***** TEXT SHOWN
RE: FLINK-13497 / "Could not create file for checking if truncate works" / HDFS

2019-10-15 Thread Adrian Vasiliu
Hi,
FYI we've switched to a different Hadoop server, and the issue vanished... It does look as the cause was on hadoop side. Thanks again Congxian.Adrian 
 
- Original message -From: "Adrian Vasiliu" To: qcx978132...@gmail.comCc: user@flink.apache.orgSubject: [EXTERNAL] RE: FLINK-13497 / "Could not create file for checking if truncate works" / HDFSDate: Tue, Oct 15, 2019 8:37 AM 
Thanks Congxian. The possible causes listed in the mostly voted answer of https://stackoverflow.com/questions/36015864/hadoop-be-replicated-to-0-nodes-instead-of-minreplication-1-there-are-1/36310025 do not seem to hold for us, because we have other pretty much similar flink jobs using the same Hadoop server and root directory (under different hdfs paths), and they do work. Thus in principle the config on the Hadoop server-side wouldn't be the cause. Also, according to the Ambari monitoring tools, the Hadoop server is healthy, and we did restart it. However, we'll check all points mentioned in various answers, in particular the one about temp files.
**********
***** GIVEN DATA
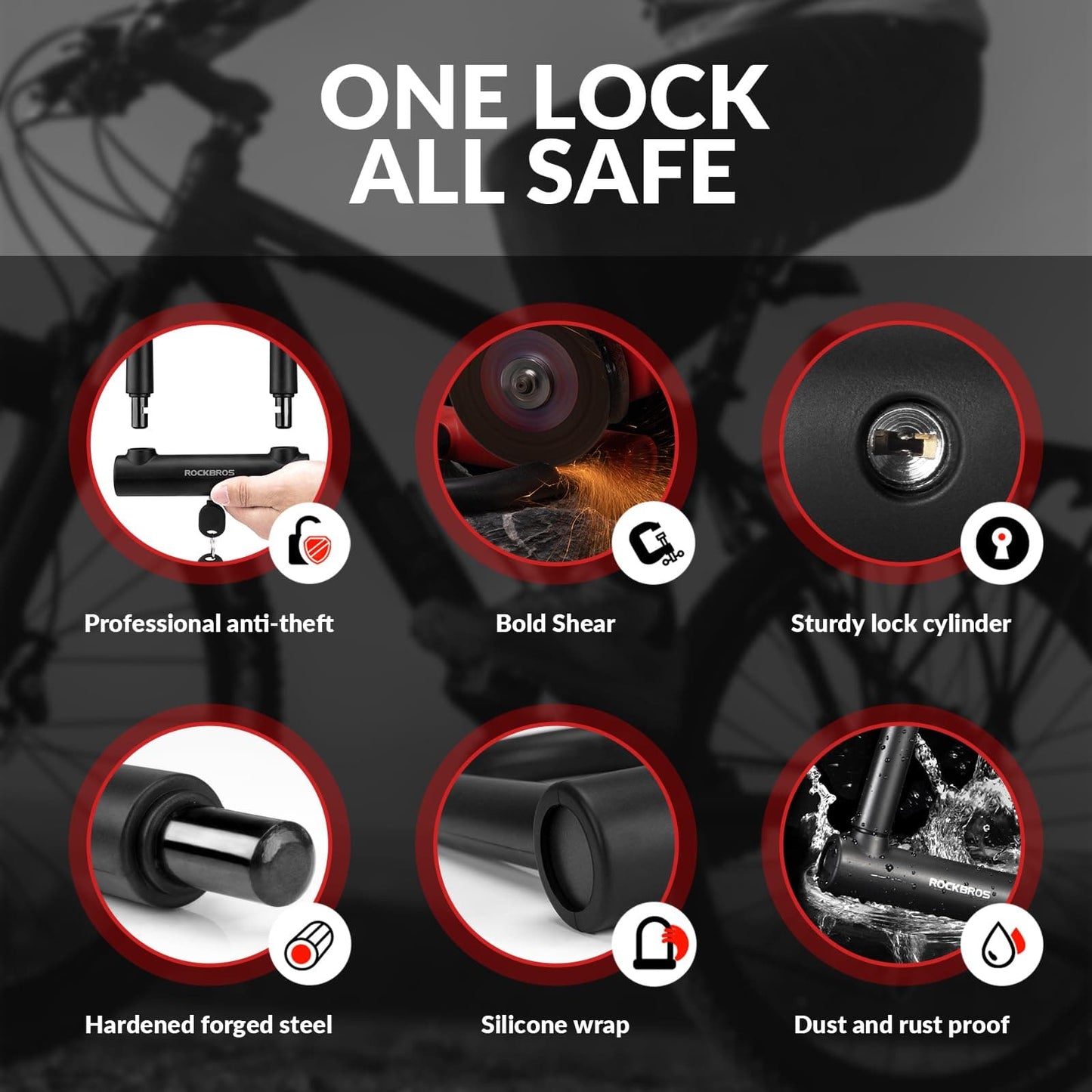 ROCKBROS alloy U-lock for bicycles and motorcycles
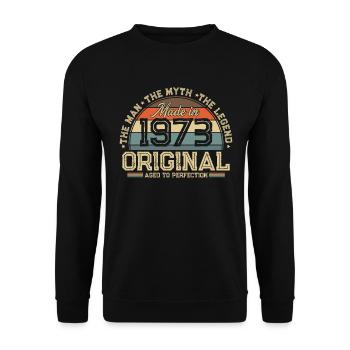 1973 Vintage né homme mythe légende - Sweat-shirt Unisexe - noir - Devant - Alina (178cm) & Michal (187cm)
**********
**REQUIRED ACTION**. Write the next part of the mailing-list thread about the Flink "Could not create file for checking if truncate works" error, continuing after its last sentence.

**RESPONSE FOR THIS EXERCISE**.
Thanks
Adrian
 
- Original message -From: Congxian Qiu To: Adrian Vasiliu Cc: user Subject: [EXTERNAL] Re: FLINK-13497 / "Could not create file for checking if truncate works" / HDFSDate: Tue, Oct 15, 2019 4:02 AM 
Hi
 
From the given stack trace, maybe you could solve the "replication problem" first,   File /okd-dev/3fe6b069-43bf-4d86-9762-4f501c9db16e could only be replicated to 0 nodes instead of minReplication (=1). There are 2 datanode(s) running and no node(s) are excluded in this operation, and maybe the answer from SO[1] can help.
 
[1] https://stackoverflow.com/questions/36015864/hadoop-be-replicated-to-0-nodes-instead-of-minreplication-1-there-are-1/36310025
Best,
Congxian 

Adrian Vasiliu  于2019年10月14日周一 下午9:10写道:
Hello, 
 
We recently upgraded our product from Flink 1.7.2 to Flink 1.9, and we experience repeated failing jobs with  
java.lang.RuntimeException: Could not create file for checking if truncate works. You can disable support for truncate() completely via BucketingSink.setUseTruncate(false).
at org.apache.flink.streaming.connectors.fs.bucketing.BucketingSink.reflectTruncate(BucketingSink.java:645)
at org.apache.flink.streaming.connectors.fs.bucketing.BucketingSink.initializeState(BucketingSink.java:388)
at org.apache.flink.streaming.util.functions.StreamingFunctionUtils.tryRestoreFunction(StreamingFunctionUtils.java:178)
at org.apache.flink.streaming.util.functions.StreamingFunctionUtils.restoreFunctionState(StreamingFunctionUtils.java:160)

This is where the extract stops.